Pour autant, les enquêteurs français, selon lesquels le commissaire Charles D.
aurait transmis entre 100 et 200 fiches de voyageurs maghrébins, dont des
Marocains fichés ''S'' et de hauts responsables algériens, pensent que les deux
espions marocains ne s'intéressaient pas seulement à contrer les terroristes
marocains, en transit par Orly, mais bien une grande entreprise d'espionnage
des personnalités maghrébines, en particulier les ministres algériens. "

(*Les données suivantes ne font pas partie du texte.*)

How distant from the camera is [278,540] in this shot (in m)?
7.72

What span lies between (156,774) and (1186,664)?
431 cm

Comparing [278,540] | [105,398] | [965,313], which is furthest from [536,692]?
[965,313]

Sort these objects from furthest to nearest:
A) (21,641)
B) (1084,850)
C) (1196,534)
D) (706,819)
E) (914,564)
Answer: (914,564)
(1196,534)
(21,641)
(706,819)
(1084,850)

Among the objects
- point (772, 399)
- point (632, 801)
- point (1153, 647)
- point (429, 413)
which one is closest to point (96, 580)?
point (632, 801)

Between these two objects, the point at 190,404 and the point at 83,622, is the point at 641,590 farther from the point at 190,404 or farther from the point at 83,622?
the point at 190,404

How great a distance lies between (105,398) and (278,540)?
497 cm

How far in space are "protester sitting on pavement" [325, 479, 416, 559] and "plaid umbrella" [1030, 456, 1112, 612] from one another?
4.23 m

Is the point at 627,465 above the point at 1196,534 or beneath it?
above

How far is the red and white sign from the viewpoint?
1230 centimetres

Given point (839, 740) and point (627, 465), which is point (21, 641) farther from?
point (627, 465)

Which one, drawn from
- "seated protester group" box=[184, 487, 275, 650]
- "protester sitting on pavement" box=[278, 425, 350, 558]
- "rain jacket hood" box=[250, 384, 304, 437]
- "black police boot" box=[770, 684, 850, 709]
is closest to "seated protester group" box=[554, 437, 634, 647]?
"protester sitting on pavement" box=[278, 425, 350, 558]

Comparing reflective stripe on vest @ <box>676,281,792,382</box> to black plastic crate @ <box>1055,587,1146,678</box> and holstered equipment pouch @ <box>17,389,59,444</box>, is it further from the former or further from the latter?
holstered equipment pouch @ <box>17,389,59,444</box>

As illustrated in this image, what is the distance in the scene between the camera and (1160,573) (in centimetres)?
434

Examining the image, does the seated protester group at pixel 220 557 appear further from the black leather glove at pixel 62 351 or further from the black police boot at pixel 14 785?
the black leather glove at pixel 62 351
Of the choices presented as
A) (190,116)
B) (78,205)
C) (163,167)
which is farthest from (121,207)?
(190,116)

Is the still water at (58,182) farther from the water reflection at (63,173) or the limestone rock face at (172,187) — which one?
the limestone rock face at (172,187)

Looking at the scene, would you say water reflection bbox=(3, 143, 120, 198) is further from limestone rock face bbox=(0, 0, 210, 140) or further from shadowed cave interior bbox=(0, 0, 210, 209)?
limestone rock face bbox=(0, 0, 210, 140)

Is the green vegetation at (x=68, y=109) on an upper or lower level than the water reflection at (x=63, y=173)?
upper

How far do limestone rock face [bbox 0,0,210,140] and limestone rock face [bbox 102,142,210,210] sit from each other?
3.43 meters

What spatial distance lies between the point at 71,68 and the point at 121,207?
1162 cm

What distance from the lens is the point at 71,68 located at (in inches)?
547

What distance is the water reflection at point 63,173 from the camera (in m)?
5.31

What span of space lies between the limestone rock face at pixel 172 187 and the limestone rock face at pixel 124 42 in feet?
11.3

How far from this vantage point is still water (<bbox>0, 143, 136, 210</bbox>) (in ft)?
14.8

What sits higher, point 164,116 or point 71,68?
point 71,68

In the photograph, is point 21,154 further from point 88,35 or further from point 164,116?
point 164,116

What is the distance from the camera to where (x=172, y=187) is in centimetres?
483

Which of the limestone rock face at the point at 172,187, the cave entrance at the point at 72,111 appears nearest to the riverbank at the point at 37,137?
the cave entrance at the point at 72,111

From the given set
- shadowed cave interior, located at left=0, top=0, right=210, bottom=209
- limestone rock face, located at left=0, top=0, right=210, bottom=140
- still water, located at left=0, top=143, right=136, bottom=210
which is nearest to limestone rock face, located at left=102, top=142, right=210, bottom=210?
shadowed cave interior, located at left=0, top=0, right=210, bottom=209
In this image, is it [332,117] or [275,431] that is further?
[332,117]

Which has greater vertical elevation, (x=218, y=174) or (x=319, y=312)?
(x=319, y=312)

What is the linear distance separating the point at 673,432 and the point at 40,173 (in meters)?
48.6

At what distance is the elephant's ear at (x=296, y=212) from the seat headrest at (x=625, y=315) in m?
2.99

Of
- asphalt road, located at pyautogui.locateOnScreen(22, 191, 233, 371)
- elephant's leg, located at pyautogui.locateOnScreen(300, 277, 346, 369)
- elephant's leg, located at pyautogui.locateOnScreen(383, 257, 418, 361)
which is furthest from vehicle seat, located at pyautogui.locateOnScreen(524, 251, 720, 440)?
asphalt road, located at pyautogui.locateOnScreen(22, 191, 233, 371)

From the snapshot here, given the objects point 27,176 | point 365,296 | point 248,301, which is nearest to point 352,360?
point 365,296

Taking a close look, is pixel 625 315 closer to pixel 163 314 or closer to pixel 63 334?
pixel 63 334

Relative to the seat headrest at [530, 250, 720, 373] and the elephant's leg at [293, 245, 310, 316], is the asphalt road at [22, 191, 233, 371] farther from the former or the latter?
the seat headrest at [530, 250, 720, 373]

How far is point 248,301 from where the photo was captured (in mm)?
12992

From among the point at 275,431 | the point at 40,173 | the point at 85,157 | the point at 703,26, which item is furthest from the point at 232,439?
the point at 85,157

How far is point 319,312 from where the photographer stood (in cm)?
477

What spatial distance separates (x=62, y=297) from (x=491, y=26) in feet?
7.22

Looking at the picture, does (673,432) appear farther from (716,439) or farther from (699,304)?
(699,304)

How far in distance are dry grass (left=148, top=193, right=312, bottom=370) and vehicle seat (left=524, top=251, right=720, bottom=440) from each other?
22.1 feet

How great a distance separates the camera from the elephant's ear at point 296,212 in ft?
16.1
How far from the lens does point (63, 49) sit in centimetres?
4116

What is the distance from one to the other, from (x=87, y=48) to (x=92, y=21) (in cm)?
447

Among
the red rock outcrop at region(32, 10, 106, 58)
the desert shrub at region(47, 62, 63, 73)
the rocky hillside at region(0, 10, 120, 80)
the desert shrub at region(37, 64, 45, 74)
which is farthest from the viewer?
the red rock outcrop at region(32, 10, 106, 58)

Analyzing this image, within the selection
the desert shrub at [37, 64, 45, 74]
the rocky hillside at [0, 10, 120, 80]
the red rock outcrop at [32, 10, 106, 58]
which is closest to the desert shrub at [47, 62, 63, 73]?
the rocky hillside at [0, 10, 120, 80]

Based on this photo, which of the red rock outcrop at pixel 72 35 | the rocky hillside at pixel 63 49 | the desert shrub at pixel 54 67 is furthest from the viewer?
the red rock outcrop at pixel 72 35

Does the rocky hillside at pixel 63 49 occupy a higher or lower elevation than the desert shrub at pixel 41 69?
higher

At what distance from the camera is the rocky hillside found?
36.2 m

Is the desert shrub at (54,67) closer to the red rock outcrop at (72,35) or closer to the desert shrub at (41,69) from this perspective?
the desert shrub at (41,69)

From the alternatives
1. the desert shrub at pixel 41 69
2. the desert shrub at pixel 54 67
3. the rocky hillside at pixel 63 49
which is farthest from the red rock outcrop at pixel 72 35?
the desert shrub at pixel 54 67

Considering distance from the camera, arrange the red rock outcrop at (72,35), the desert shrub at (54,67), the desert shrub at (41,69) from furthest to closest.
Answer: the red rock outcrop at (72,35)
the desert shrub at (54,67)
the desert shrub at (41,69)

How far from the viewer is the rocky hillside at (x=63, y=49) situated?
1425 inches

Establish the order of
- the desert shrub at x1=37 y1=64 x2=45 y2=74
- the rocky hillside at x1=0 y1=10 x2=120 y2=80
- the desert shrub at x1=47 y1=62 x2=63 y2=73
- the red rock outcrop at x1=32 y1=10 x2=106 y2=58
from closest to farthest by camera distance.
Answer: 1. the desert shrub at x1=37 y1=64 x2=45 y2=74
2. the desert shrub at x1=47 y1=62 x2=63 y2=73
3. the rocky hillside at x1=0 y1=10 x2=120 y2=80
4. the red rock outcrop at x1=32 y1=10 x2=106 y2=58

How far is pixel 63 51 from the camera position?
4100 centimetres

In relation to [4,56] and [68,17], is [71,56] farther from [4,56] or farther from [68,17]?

Des éléments laissent pourtant penser que ses interlocuteurs ne s'intéressaient
pas seulement à la lutte contre le terrorisme ", estiment les enquêteurs
de 'Libération', et rapportent qu' " à son domicile, Driss A. conservait
des documents de la PAF sur le passage de frontière d'un ancien haut
responsable algérien, ainsi que deux notes de l'ambassade algérienne, à propos
des passages de deux ministres en exercice, dans le pays voisin et éternel
rival du Maroc." "Ces documents auraient été fournis, là encore, par
Charles D.", ajoute "Libération". " Une négligence, arguera
Driss A., selon qui les documents ont glissé par erreur".
En
fait, les trois ministres "pistés" par les agents marocains sont
Hamid Grine, ex-ministre de la Communication, Tahar Hadjar,
actuel ministre de l'Enseignement supérieur, et l'ex-ministre de l'Intérieur Nouredine Yazid Zerhouni, selon
un des auteurs de l'enquête de "Libération" sur cette affaire
d'espionnage. Les notes de l'ambassade d'Algérie à Paris reprenaient le passage
des deux premiers ministres cités dans la capitale française. Ils y faisaient
une visite officielle, dont celle de Grine pour participer à une rencontre à
l'Institut du monde arabe (Paris). Cette affaire rappelle que l'Algérie et ses
responsables restent activement surveillés par les services secrets marocains,
qui souvent négocient des informations sensibles sur l'Algérie avec d'autres
services d'espionnage étrangers, dont la France et Israël. L'arrestation en
mars dernier, à Alger, d'espions marocains à la solde des services secrets
israéliens, chapeautés par le Mossad, en est la preuve concrète.